- Metinden Bölüm:
□ □ □ □ □

Aile için ayrı salonumuz yoktur: Peki çocuklara ve yaşlılara kim bakacak?
Günümüzde durum tersine dönmüş durumda. Bırakın evliler için ayrı yerleri, evlenmiş bir genç bulmak bile kolay değil. Evlilik, özellikle büyük kentlerde, artık gençlerin gündeminde yer almıyor.
Deniyor ki, hayat koşulları evliliğe izin vermiyor. Doğru.
Dahası, hayat koşulları evlenmeden yaşamayı mümkün kılıyor.
Benim arkadaşlarımın çoğu, ilk elini tuttukları kızlarla evlendiler. Kız eli tutacak cesareti olmayanların da ellerini (ya da başlarını) anneleri ya da başkaları bağladı.
Evli olmaksızın yetişkinliğe geçmek düşünülemezdi. Evlilik, tıpkı askerlik gibi, kaçınılmaz bir kilometre taşıydı. Bir mecburiyetti.

□ □ □ □ □

- Sunulan Bilgiler:
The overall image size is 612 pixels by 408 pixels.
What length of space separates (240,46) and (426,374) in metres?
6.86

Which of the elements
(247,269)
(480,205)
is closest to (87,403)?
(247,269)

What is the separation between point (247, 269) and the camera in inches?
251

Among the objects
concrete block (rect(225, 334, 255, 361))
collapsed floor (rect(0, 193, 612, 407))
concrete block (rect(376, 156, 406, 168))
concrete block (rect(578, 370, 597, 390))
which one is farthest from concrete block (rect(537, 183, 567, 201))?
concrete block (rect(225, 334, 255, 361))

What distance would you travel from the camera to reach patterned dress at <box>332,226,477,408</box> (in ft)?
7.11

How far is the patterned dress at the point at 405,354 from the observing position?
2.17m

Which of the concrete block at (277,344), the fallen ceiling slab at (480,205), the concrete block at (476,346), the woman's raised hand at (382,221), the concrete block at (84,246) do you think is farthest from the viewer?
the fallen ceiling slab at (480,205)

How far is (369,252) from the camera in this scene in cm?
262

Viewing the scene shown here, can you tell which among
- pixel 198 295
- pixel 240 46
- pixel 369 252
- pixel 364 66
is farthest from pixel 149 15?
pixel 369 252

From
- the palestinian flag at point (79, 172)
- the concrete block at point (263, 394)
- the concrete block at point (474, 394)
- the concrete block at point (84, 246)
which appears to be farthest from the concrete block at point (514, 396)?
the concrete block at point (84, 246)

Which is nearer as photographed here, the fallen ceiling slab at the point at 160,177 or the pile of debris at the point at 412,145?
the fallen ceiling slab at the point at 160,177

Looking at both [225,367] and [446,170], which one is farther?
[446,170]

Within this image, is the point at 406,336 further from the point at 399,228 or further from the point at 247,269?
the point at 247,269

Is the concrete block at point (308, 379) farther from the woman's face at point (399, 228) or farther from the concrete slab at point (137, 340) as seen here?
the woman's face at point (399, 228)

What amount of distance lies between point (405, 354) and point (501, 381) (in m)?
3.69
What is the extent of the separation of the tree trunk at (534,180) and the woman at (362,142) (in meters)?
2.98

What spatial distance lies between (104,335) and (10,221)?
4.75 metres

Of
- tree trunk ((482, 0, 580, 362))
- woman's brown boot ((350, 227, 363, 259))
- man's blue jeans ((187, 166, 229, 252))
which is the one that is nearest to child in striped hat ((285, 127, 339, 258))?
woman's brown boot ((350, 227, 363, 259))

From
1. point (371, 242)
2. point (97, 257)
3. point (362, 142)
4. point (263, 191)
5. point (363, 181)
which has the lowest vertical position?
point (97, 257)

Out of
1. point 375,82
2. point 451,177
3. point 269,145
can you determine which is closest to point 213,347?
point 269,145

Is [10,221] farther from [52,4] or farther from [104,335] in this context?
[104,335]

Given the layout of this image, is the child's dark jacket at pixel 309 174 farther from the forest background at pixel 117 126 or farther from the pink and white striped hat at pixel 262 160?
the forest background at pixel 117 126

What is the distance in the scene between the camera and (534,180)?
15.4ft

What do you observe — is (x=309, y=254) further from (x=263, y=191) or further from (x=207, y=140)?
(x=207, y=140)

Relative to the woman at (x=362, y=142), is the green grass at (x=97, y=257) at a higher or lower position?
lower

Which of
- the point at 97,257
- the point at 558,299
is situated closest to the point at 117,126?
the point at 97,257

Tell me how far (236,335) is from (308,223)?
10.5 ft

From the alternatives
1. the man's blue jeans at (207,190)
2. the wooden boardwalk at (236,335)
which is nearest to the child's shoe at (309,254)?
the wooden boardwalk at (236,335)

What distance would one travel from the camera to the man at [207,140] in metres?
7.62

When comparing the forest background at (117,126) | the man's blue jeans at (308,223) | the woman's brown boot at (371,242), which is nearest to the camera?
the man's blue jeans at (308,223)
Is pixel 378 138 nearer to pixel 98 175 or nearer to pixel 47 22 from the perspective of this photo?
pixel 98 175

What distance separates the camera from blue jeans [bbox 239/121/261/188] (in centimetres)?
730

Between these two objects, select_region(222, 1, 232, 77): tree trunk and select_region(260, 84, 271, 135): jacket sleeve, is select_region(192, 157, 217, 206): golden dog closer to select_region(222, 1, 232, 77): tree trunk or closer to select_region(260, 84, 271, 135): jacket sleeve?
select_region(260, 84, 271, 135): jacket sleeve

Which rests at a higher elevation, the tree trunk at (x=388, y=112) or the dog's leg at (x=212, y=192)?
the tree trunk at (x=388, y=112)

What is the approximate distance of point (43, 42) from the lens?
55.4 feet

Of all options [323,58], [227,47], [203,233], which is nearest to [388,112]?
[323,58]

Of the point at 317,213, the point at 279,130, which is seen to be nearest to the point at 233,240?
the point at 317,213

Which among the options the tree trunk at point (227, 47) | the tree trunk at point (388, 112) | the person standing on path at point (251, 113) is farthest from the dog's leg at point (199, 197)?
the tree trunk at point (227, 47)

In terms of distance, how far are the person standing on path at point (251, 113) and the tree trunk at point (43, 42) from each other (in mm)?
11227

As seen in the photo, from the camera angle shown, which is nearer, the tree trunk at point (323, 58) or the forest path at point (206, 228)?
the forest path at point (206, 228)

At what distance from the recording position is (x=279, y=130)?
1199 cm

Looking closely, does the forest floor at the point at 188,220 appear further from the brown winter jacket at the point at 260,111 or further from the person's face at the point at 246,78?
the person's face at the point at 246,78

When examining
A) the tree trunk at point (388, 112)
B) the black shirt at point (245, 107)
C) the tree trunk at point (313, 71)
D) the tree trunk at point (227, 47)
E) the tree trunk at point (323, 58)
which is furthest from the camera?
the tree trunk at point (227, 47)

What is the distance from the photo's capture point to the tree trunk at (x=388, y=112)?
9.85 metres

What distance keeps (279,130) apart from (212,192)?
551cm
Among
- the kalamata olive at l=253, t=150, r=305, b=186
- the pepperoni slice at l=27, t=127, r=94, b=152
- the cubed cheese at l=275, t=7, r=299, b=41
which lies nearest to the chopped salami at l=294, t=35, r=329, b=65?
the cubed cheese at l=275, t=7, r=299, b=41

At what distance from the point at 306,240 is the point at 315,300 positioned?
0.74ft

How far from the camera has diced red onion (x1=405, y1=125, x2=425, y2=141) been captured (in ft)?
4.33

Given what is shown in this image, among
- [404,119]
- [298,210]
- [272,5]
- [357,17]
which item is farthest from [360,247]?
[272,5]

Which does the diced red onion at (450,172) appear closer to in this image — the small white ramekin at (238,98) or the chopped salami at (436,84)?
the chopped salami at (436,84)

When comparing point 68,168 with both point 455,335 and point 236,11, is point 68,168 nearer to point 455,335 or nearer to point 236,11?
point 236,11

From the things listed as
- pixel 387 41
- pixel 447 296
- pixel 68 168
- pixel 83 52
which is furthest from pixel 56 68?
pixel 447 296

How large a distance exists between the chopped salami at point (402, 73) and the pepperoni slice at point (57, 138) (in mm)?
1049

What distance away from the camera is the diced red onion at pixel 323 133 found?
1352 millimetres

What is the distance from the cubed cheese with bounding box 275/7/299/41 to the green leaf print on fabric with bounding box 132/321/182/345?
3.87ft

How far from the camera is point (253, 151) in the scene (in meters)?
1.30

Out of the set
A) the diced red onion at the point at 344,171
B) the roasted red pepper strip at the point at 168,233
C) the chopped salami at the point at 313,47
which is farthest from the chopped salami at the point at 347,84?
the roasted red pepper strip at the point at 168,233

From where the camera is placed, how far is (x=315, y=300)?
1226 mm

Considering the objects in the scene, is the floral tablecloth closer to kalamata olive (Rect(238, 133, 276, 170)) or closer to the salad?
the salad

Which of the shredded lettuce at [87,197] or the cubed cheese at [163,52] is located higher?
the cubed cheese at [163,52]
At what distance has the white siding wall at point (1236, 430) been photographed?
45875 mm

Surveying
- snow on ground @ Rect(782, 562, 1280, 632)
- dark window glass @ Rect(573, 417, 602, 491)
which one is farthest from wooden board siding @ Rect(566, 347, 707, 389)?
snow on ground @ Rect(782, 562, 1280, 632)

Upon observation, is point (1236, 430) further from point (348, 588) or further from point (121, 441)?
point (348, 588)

□ □ □ □ □

- Alıştırma Yönergeleri:
[1] Kayıtlarda "Out of the set" ifadesini içeren satırdan kayıtların sonuna kadar uzanan satırları, her iki uç dahil, hiçbir değişiklik yapmadan yazınız.
[2] Evliliğin toplumdaki değişen yeri üzerine olan metni, son cümlesinden sonrasını yazarak sürdürünüz.

- Görevlere Göre Yanıtlar:
[1]
Out of the set
A) the diced red onion at the point at 344,171
B) the roasted red pepper strip at the point at 168,233
C) the chopped salami at the point at 313,47
which is farthest from the chopped salami at the point at 347,84?
the roasted red pepper strip at the point at 168,233

From where the camera is placed, how far is (x=315, y=300)?
1226 mm

Considering the objects in the scene, is the floral tablecloth closer to kalamata olive (Rect(238, 133, 276, 170)) or closer to the salad?
the salad

Which of the shredded lettuce at [87,197] or the cubed cheese at [163,52] is located higher?
the cubed cheese at [163,52]
At what distance has the white siding wall at point (1236, 430) been photographed?
45875 mm

Surveying
- snow on ground @ Rect(782, 562, 1280, 632)
- dark window glass @ Rect(573, 417, 602, 491)
which one is farthest from wooden board siding @ Rect(566, 347, 707, 389)?
snow on ground @ Rect(782, 562, 1280, 632)

Upon observation, is point (1236, 430) further from point (348, 588) or further from point (121, 441)?
point (348, 588)

[2]
Artık değil. Bunu kutsamadığım gibi, lanetlemiyorum da. Dünya değişti. Çeşitli neden ve olanaklarla tek başına yaşayan — yaşayabilen — insan sayısı arttı. Karşımıza yepyeni sorunlar çıktı. Daha da değişecek. Avcı-toplayıcı toplum, tarım toplumu, sanayi toplumu, dijital toplum derken, yerkürede insan yaşamının en hızlı ve radikal biçimde değiştiği bir evredeyiz.
Geçmişin “kutsal aile” mitoslarına dalıp, yeni........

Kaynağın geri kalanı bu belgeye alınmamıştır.